To be done
- 1) In the Ploesti raid passage, why did co-pilot Bilby, rather than pilot Selvidge, do most of the close formation flying? Answer in one to three sentences.
- 2) Continue the Ploesti raid passage from its last sentence.

Text passage
────────────────────────────────────────

An American of Greek extraction, John T. Blackis, took Scheherazade
toward a boiler house. His bombardier, Milton Nelson, phoned, "The
bomb bay doors are jammed. The Tokyo tanks are stuck against them and
they won't roll up." Blackis told engineer Joseph Landry, "Clear the
bomb doors." Landry got down from his turret just as the flak opened
up. Radioman David L. Rosenthal impulsively climbed into the turret,
although he had no experience with machine guns, and started hammering
the flak towers. Navigator Arthur H. Johnson reported to the pilot,
"We can't get the doors open." Blackis said, "Okay, drop them right
through the damn doors." Landry manually disengaged the bombs from the
slings and they plunked through the bottom. Johnson said, "Coming off
target we picked up comstalks on the hanging parts of the doors." Landry
found himself an unemployed top turret gunner. The radio operator was
firmly in charge, by now dueling with fighters. Rosenthal was credited
with destroying a Messerschmitt in his first gunnery lesson. Scheherazade
flew the whole way home alone.

 

 

As Captain James rode away from a flaming cracking plant, radioman
Zimmerman saw only one other B-24 going with them. "His bomb doors hung
open and Number Three was stopped. It was Captain Bob Mooney. We flew
right wing on him for many miles at low level. We gained a little altitude
and Mooney's ship sent me an Aldis lamp signal: 'Pilot dead. Wounded
aboard. Trying for Turkey.' I blinked him, 'We're short on gas. Will
join you for Turkey.'"

 

 

In the other ship the pilot's head had been shot off by a 20-mm. shell.
A long, gawky co-pilot, Henry Gerrits, was flying it while helping
the bombardier, Rockly Triantafellu, pull the body from the left-hand
seat. Gerrits was flying on three engines, and with five sergeants
prostrated by wounds. Gas streamed from a hole in a Tokyo tank.
Triantafellu covered the pilot's body and stuffed his leather flying
jacket into the rift in the tank.

 

 

Crossing Red Target were a pair of fledgling second lieutenants,
Pilot William M. Selvidge and co-pilot Bedford Bruce Bilby, on their
fifth sortie. Selvidge remembers the mission as a "rather long day,
most of which I spent looking at the flight leader on whom I was flying
formation." Bilby did most of the close flying, since the element leader
was on his side. "I think I was less concerned with getting shot," said
Bilby, "than I was with keeping closed up. I was bucking to get my own
crew, and I was scared to death I would be chewed out if I didn't keep
it tucked in. I never did see our target, the left rear of a distillery,
or where our bombs hit. My eyes were glued to the element leader during
the bomb run." Scrupulous formation-keeping had its reward; they were
not hit, and Bilby got his own crew five missions later.

 

 

Lieutenant Kenneth Fowble led the second wave into Red Target. Sitting
beside him was the command pilot, Major Ardery, who had bumped Fowble's
regular co-pilot, Robert Bird, out of his seat. However, Bird had insisted
on going with Fowble to Ploesti and was riding in the rear, coiled in
the ball turret.

 

 

The two planes bracketing Fowble were captained by devoted friends,
Robert L. Wright and Lloyd D. ("Pete") Hughes, the last pilots to join
the Scorpions before leaving the States. Before missions they would
flip a coin to see which whould fly the favored left-wing position on
Fowble. The winner that morning was Hughes, a slight, dark-complexioned
youngster with a gay smile.

────────────────────────────────────────

Data shown

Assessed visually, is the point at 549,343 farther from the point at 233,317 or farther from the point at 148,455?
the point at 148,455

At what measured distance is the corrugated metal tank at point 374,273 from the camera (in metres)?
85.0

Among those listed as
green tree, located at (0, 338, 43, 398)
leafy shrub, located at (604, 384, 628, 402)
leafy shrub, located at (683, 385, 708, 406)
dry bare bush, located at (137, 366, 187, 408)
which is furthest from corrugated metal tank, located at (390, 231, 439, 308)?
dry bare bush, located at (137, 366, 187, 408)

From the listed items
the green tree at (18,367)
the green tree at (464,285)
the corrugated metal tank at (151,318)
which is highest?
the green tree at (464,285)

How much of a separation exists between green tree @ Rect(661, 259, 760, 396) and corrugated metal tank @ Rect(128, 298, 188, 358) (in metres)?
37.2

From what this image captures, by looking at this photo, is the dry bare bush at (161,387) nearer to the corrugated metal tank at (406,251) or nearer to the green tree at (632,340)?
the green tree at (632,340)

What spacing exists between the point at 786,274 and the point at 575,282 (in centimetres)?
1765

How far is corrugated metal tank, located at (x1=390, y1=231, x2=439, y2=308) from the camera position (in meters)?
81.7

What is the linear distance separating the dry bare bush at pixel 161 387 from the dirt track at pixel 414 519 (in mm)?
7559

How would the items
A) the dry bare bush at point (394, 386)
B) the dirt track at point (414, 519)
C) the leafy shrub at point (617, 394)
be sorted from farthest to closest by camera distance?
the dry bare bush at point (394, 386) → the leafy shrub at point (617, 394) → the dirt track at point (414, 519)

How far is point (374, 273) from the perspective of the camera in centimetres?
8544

────────────────────────────────────────

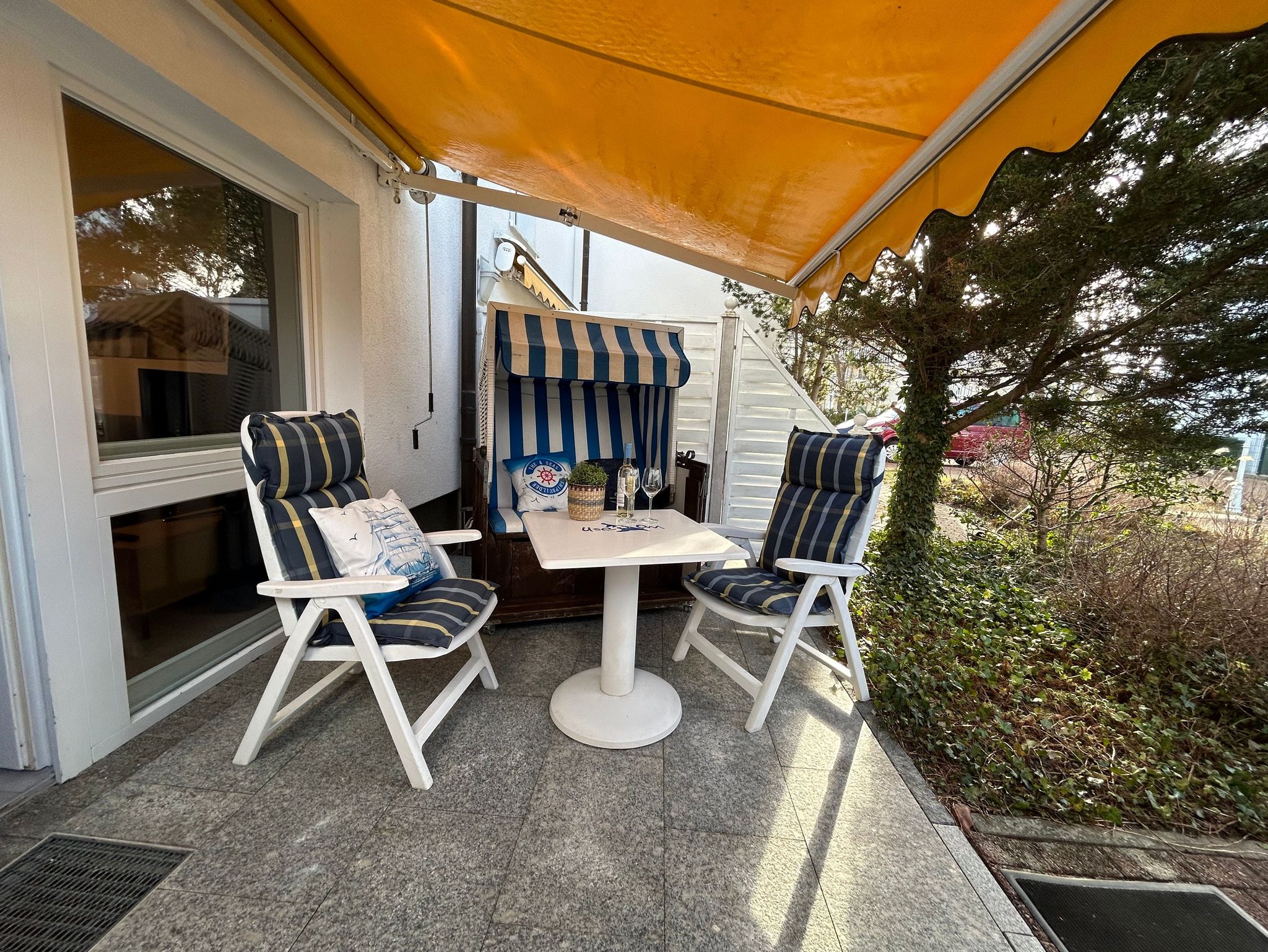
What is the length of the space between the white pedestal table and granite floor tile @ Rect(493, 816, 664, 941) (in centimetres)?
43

────────────────────────────────────────

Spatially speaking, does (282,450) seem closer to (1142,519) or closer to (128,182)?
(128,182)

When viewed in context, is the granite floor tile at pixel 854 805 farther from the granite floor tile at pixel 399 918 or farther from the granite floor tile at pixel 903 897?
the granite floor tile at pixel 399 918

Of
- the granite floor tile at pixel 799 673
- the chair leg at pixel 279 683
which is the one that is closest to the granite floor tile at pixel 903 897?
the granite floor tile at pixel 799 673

────────────────────────────────────────

Expected outputs
- 1) Bilby did most of the close flying because the element leader was on his side.

- 2)
 

 

As antiaircraft fire laced into them on the target run, Hughes was hit
in the bomb bay tanks. In Old Buster Butt, navigator James H. McClain saw
"a stream of gas about the thickness of a man's arm coming from Hughes's
bomb bay tank. The lead aircraft of the flight ahead bombed a boiler.
It exploded in front of us. Hughes stayed in formation." Ardery noted
"raw gasoline trailing from Hughes's plane in such volume that his waist
gunner was hidden from view. My stomach turned over. Poor Pete! Fine,
conscientious boy, with a young wife waiting for him at home. He was
holding formation to bomb, flying into a solid room of fire, with gasoline
gushing from his ship. Why do men do such things?"

 

 

The waiting flames touched off the geyser of gasoline and Hughes's ship
became a blowtorch. Fire streamed from the trailing edge of the left wing
and from the top turret and waist windows, Hughes's comrade, Wright, said,
"Pete got his bombs off just fine."

 

 

Beyond the target the burning ship slowed to about 110 mph, seemingly
under control. The witnesses had the impression that the pilots were
steering for a belly-landing in a dry river bed. McClain said, "Pete
was doing a good job. The flaming plane came to a bridge and actually
lifted over it. He came down beyond the bridge to land. His right wing
caught the riverbank and the plane cartwheeled to its flaming end."

 

 

The other B-24's settled beyond the trees too quickly to see what was
happening in the blazing creek bed. Hughes's last exertions had cheated
death of two of his crew. Out of the fire came gunners Thomas A. Hoff
and Edmond H. Smith and bombardier John A. McLoughlin. The officer died
of burns but the sergeants lived.

 

 

Hughes was later awarded a posthumous Medal of Honor. The citation said,
"Rather than jeopardize the formation and success of the attack, he
unhesitatingly entered the blazing area, dropped his bombs with great
precision, and only then did he undertake a forced landing."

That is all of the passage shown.